Entgegen der Auffassung des Antragstellers ist der Aufhebungsbescheid nicht mangels ausreichender Begründung (keine Darlegung der Berechnungsgrundlagen) unwirksam. Ein Bescheid, der nicht ausreichend begründet ist, ist allenfalls rechtswidrig, aber nicht nichtig (§ 124 Abs. 3, § 125, § 126 Abs. 1 Nr. 2 der Abgabenordnung). Der vom Antragsteller zitierte § 119 Nr. 6 FGO regelt nur, dass ein nicht mit Gründen versehenes Urteil stets als rechtswidrig anzusehen ist.

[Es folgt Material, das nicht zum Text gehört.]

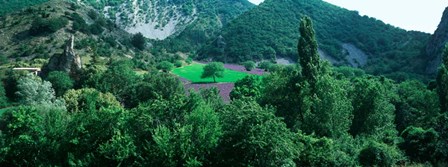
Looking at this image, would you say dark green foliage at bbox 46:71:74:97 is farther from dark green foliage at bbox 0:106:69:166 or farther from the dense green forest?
dark green foliage at bbox 0:106:69:166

3. Erfolg hat der Antrag hingegen insoweit, als er sich auf die Ablehnung der Festsetzung von Kindergeld für die Monate Juli bis September 2004 bezieht. Insoweit hat das FG die Klage abgewiesen, weil die Bindungswirkung des Aufhebungsbescheids vom Juni 2004, durch den die Festsetzung von Kindergeld für S ab Januar 2004 aufgehoben wurde, bis zum Monat der Bekanntgabe der Einspruchsentscheidung, also bis Ende September 2004 reiche. Die Frage des Umfangs der Bindungswirkung in Fällen, in denen, wie hier, der Aufhebungsbescheid aufgrund einer Einspruchseinlegung erst mit dem Ergehen der Einspruchsentscheidung bestandskräftig wird, ist höchstrichterlich noch nicht geklärt. Der Rechtsstandpunkt des Antragstellers, demzufolge hinsichtlich der Bindungswirkung (allenfalls) auf den Aufhebungsbescheid, nicht aber auf eine diesen bestätigende nachfolgende Einspruchsentscheidung abzustellen, ist zumindest vertretbar.
4. Aus der vom Antragsteller eingereichten Erklärung über seine persönlichen und wirtschaftlichen Verhältnisse ergibt sich, dass er nicht in der Lage ist, die Kosten der Prozessführung aufzubringen.
5. Die Beiordnung von Rechtsanwalt X beruht auf § 142 Abs. 1 FGO i.V.m. § 121 Abs. 1 ZPO.